屋内,刘薇琳一边给自己的脸蛋上雪脂膏,这会儿的气候可不是一般的燥,又干又冷,小女孩的皮肤又娇贵万分,以致洗漱后不涂上点香膏还不成。刘家两姐妹用的香膏胭脂和外头的大路货要不同的多。
毕竟有个做御医的外祖父,而且母亲何氏又懂得药理,也就经常为两个女儿倒腾出一些女人用的‘护肤品’。
刘薇琳十分爱护自己的皮肤,沐浴后必定要给全身的肌肤护肤一遍,可妹妹刘晓雯却是个十足十的懒虫,平时就是个马马虎虎的主,如今天气又冷,跟是恨不得躲进被窝里睡觉,哪肯乖乖的涂香膏。
刘薇琳:“你出来,也不看看你的腿,都掉皮成什么样了,平时老叫唤着痒。”
刘晓雯把头缩进被窝,摸了摸自己的大腿道:“那都是去年的事了,现在早好了,我现在没掉皮,不信你瞧瞧。”
说罢,就从被窝里伸出了一节白藕般的小腿,还没等人看清又迅速地缩了回去,嘴里还唠唠叨叨着冷。
刘大姐把自己给打理好了,也就不能由着妹妹继续做缩头乌龟了,对白槿使了眼色。
白槿得了吩咐,只能硬着头皮上:“小姐啊,得罪了。”
话毕,就把被窝里的刘晓雯扯了出来。半大的姑娘本身就重不到哪去,被人像小鸡一样给人提溜了出来。
刘晓雯:“冷死了!冷死了!白槿你分明是在谋杀主子!”能打个报告吗?这猛的一下,是人都受不了,好不容易暖好的被窝就这样拱手让给了姐姐!
刘晓雯懒得挣扎,不然就凭个丫鬟怎么可能抓得住她。这多亏于白槿的手又暖又香,给她涂香膏的手法娴熟,便使人懒得去挣扎了。
她从小就身子好,虽然天气冷,但依旧是个人形小火炉,刘薇琳也正是如此,冬天的时候特别爱和她挤一个被窝。
刘薇琳窝进热气腾腾的被窝里,差点舒服的叫出声,让丫鬟点上灯,接过账本开始忙活今日何氏留给她的‘工作’。

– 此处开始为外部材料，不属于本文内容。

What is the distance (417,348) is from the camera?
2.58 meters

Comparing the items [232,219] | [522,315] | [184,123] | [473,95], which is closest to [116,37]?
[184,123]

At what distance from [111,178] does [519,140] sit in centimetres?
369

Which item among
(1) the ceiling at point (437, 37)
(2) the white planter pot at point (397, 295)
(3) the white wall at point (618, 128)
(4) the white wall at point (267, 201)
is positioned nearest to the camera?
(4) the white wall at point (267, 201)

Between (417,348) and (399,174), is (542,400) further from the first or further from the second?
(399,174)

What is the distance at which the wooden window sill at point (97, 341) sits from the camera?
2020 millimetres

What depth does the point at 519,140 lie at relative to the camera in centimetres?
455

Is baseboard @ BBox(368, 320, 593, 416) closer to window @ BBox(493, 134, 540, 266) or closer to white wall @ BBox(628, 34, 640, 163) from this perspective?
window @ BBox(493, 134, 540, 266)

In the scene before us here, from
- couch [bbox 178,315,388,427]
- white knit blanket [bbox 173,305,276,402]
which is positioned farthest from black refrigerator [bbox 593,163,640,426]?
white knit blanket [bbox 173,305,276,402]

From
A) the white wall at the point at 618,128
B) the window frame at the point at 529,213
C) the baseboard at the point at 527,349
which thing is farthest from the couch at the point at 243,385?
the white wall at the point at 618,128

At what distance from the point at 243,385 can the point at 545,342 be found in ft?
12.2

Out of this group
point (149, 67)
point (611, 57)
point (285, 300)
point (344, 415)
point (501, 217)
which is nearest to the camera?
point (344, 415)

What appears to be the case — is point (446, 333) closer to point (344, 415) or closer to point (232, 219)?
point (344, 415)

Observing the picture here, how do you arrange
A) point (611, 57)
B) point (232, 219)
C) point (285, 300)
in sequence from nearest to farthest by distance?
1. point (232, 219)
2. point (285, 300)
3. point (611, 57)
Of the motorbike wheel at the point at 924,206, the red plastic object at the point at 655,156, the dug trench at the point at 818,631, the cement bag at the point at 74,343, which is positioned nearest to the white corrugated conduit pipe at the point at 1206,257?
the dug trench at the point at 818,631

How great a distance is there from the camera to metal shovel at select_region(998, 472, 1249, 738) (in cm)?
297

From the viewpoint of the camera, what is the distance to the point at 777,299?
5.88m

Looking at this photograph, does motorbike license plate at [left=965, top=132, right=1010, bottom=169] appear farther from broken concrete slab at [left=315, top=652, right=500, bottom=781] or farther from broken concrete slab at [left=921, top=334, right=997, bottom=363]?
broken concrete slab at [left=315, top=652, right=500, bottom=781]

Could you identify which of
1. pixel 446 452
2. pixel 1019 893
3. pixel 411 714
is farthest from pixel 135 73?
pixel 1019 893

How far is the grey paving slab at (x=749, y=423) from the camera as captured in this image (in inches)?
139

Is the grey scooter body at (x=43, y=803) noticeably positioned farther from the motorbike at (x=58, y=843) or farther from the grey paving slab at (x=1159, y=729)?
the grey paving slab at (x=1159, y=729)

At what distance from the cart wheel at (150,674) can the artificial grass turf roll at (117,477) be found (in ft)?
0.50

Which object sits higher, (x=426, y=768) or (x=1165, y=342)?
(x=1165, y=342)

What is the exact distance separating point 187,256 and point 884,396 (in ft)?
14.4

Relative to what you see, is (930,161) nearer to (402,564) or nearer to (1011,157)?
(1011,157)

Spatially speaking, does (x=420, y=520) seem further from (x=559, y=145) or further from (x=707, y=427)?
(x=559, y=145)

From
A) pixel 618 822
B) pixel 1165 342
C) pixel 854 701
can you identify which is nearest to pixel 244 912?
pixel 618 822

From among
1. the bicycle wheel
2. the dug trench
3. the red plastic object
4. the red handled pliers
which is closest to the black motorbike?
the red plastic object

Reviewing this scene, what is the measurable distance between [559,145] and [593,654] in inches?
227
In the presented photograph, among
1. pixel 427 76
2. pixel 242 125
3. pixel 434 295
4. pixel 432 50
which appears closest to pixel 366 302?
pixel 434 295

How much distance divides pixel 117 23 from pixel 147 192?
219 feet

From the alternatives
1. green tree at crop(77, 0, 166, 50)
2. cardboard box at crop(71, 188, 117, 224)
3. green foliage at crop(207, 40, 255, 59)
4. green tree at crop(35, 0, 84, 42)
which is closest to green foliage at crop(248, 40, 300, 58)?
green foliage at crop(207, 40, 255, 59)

十三岁的姑娘也是渐渐长开了,穿着白色的中衣,脖子围着一条兔毛巾子,红色海棠被褥衬得刘薇琳肤白如雪,滑腻如脂,光滑饱满的额头,小巧秀气的鼻梁,翻着手里帐子时,不时翘唇一笑。让刘晓雯都在心里感叹:姐姐长的可真俏,不知到我是不是也是这么好看。
“那是当然。”
刘晓雯:“什么?白槿你说啥?”
“小姐,我不过是在回答你的话啊。”
糟糕!她居然把心里话不小心地说了出口,不过白槿竟给了她肯定的答案,这么说,只要姐姐有多俏,她就也多俏。这一想,让刘晓雯高兴不已,尾巴都恨不得翘到天上了。

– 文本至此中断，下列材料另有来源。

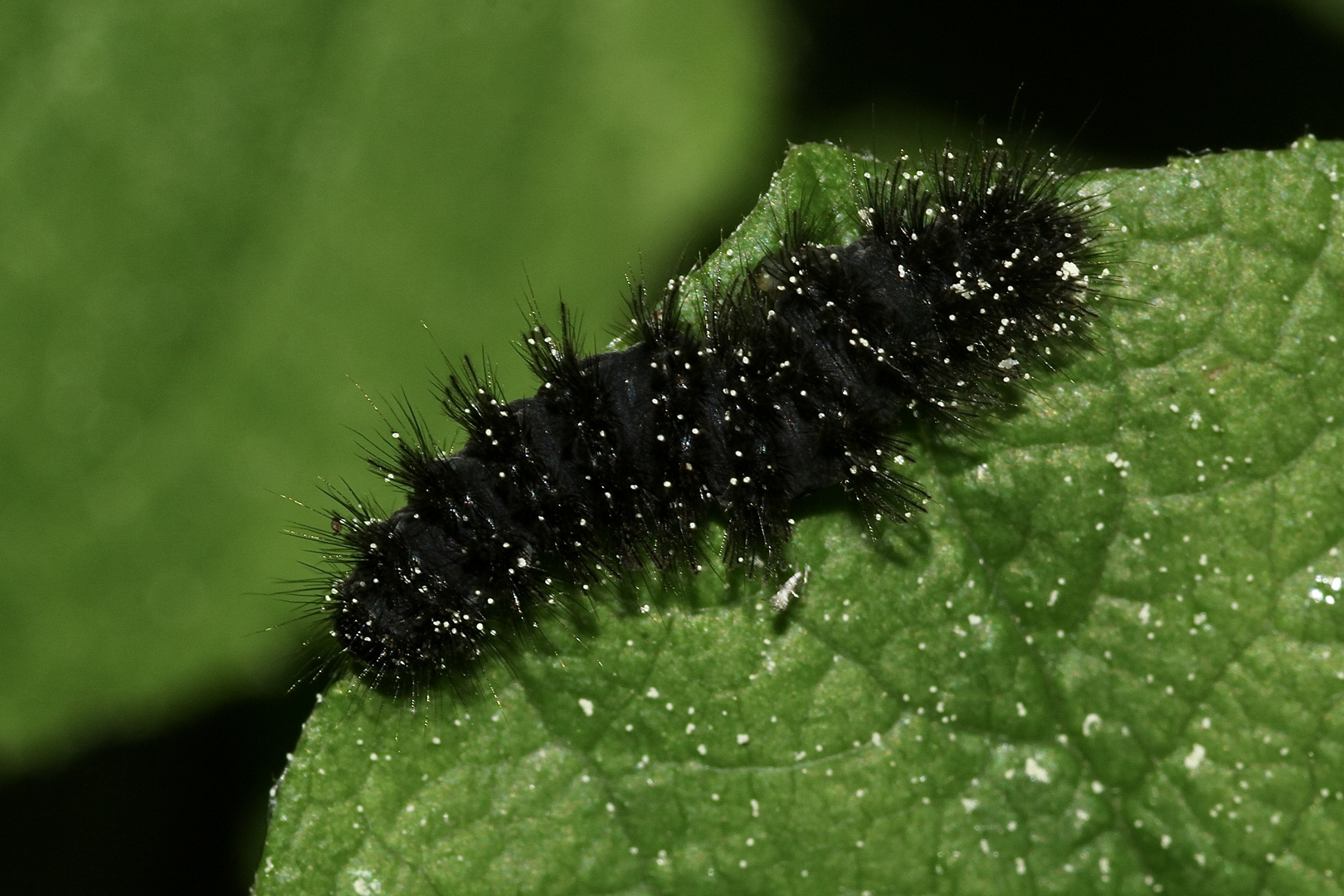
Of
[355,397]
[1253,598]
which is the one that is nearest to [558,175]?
[355,397]

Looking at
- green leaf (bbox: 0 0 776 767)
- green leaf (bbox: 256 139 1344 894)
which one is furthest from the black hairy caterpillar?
green leaf (bbox: 0 0 776 767)

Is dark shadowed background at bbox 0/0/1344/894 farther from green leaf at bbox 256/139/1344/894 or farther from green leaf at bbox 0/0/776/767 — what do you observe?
green leaf at bbox 256/139/1344/894

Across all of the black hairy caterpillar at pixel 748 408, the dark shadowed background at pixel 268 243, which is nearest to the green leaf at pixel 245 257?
the dark shadowed background at pixel 268 243

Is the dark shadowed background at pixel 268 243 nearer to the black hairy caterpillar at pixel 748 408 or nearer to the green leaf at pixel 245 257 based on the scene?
the green leaf at pixel 245 257

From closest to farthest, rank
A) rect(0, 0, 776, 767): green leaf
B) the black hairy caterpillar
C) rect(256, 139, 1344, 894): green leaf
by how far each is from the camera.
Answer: rect(256, 139, 1344, 894): green leaf
the black hairy caterpillar
rect(0, 0, 776, 767): green leaf

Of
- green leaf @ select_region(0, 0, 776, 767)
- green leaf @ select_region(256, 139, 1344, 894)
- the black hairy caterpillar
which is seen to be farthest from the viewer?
green leaf @ select_region(0, 0, 776, 767)

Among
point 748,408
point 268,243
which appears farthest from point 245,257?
point 748,408

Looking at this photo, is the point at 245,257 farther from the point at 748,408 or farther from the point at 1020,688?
the point at 1020,688
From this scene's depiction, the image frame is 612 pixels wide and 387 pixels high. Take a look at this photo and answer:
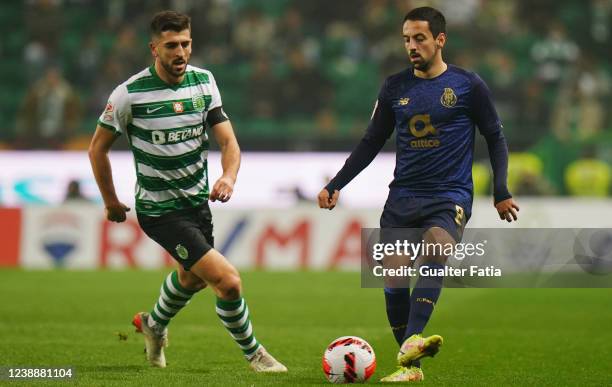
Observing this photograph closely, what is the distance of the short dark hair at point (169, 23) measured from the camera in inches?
281

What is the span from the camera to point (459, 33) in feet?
76.5

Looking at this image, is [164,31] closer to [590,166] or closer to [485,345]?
[485,345]

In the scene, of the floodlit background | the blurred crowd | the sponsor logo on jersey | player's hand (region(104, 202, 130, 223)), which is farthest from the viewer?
the blurred crowd

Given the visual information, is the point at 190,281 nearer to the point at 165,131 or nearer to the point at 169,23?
the point at 165,131

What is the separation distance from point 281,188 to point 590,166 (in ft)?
18.2

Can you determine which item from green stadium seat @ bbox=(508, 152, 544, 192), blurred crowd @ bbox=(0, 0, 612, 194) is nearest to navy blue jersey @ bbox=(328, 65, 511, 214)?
green stadium seat @ bbox=(508, 152, 544, 192)

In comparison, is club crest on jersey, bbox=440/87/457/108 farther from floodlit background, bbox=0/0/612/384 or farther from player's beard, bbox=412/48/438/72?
floodlit background, bbox=0/0/612/384

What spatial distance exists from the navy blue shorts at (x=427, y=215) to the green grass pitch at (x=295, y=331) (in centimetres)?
97

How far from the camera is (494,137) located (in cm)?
730

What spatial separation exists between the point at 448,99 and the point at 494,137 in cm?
40

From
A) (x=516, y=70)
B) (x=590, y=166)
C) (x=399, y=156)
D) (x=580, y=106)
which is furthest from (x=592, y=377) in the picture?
(x=516, y=70)

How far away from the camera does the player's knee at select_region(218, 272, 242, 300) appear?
7242mm

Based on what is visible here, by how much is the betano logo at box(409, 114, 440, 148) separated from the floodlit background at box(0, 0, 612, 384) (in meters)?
5.08

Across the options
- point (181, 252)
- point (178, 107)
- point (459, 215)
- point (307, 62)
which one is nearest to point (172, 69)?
point (178, 107)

刘大姐被她俩的说话声吸引了,扭头问:“在嘀咕什么呢?说来听听。”
她坐在红烛旁,明黄色的烛光映在她的墨发上,刘晓雯这一听就牙疼,她可不敢说真话啊!又看自家姐姐好看的像发了光一样,脱口就赞美道:“姐,我怎么今日才发现你长的这般好看,就像天上的仙女一样。”
刘薇琳被逗笑了,“胡扯什么。”
白槿这时也帮她抹好了,便放了人,开始和紫华收拾东西。
刘晓雯小跑着翻身进床里,麻利地钻进了被窝,“真的真的,你的额头,眼睛,鼻子,嘴巴全都好看!就连那头发丝都和别人不同,黑的发亮,被光一照就反光,可漂亮了。”

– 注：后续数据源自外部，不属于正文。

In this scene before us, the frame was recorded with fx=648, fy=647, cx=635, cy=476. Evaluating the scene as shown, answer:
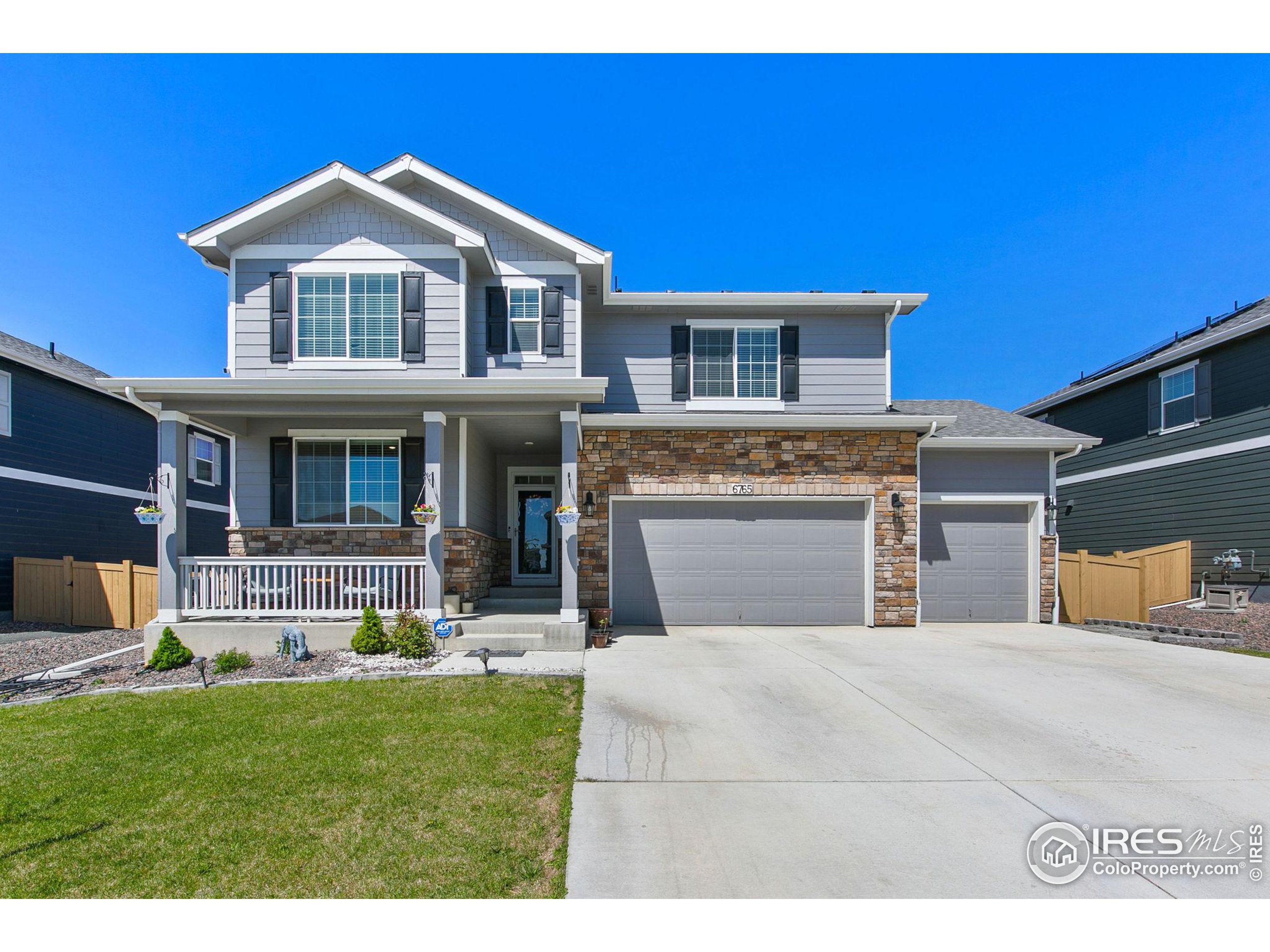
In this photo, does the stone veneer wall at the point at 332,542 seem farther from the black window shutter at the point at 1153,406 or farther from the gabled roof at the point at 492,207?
the black window shutter at the point at 1153,406

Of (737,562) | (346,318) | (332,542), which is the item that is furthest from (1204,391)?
(332,542)

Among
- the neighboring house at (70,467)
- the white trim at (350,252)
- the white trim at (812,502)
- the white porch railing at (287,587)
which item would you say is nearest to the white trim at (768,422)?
the white trim at (812,502)

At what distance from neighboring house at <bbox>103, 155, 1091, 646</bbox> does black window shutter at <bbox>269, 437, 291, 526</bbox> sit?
1.3 inches

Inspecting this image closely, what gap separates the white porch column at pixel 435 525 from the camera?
29.7ft

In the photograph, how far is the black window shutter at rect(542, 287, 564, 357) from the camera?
11062mm

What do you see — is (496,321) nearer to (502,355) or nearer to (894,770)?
(502,355)

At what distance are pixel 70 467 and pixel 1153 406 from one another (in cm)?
2567

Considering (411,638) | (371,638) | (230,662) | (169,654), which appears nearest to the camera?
(230,662)

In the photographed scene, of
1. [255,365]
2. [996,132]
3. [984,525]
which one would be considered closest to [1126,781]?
[984,525]

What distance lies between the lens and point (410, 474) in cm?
1083

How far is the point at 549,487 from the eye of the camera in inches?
521

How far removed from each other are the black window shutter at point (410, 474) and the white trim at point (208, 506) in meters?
8.87

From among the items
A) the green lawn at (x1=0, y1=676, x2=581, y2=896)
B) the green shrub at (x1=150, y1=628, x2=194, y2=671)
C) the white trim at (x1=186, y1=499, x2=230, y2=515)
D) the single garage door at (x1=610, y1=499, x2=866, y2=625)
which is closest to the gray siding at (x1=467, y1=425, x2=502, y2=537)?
the single garage door at (x1=610, y1=499, x2=866, y2=625)

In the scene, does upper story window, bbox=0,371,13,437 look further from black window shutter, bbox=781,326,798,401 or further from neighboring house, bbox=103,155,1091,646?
black window shutter, bbox=781,326,798,401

“说的好像你不是这样儿,我看你分明是在黄婆卖瓜自卖自夸。”
刘晓雯:“才不是呢!说正经的,姐你头发到底是怎么养的,为何这般顺滑好看。”
“你就这般想知道?”
“当然,当然。”刘晓雯缩在被窝里猛地点点头。
刘薇琳看她这模样,不免坏笑道:“这多亏你姐我‘天生丽质’啊。”话毕,还自恋的抚了抚秀发。
“什么!姐你变了,你以前不是这样的,自恋!自恋!”刘晓雯叫道,一脸难以置信地往床里缩了几寸。
“你若也想有一头乌黑的秀发,就给我老老实实得护理,即日起,只要兢兢业业地上发膏,洗漱后用香露焗发,多让白槿给你梳头按穴……”
“停停停,要是真得这样弄下去,我还是情愿顶着一头‘稻草’,太麻烦了。”刘晓雯撑着脑袋,怪模怪样地叹了口气,“你说,做女人怎么这么难啊……”
“就你还女人?”刘薇琳不禁在心里翻白眼,心想:如今还是未长成,再过上个一年半载,有了月事,那才有你操心的。
可随着她这一想,脸就白了几分,不因其他,刘薇琳从小到大就是个寒体质,到了年龄后,每到例假那几日都会十分不适,要不是一点点调理,怕是会痛晕过去,反观自家妹妹,不但没啥事,还生龙活虎的。每当自己窝在床上手脚发软的时候,见对方啥事没有,照旧爬高上低的,刘大姐心里就一个气啊!
“是哦,我还不算女人,至少要等成亲洞房后才算。”说罢,刘晓雯还嘿嘿地怪笑几声。
弄得刘薇琳都不免为她害臊,这小小年纪,脑袋瓜子里都想着什么啊。见时间也不早了,便把账本和笔交给了紫华。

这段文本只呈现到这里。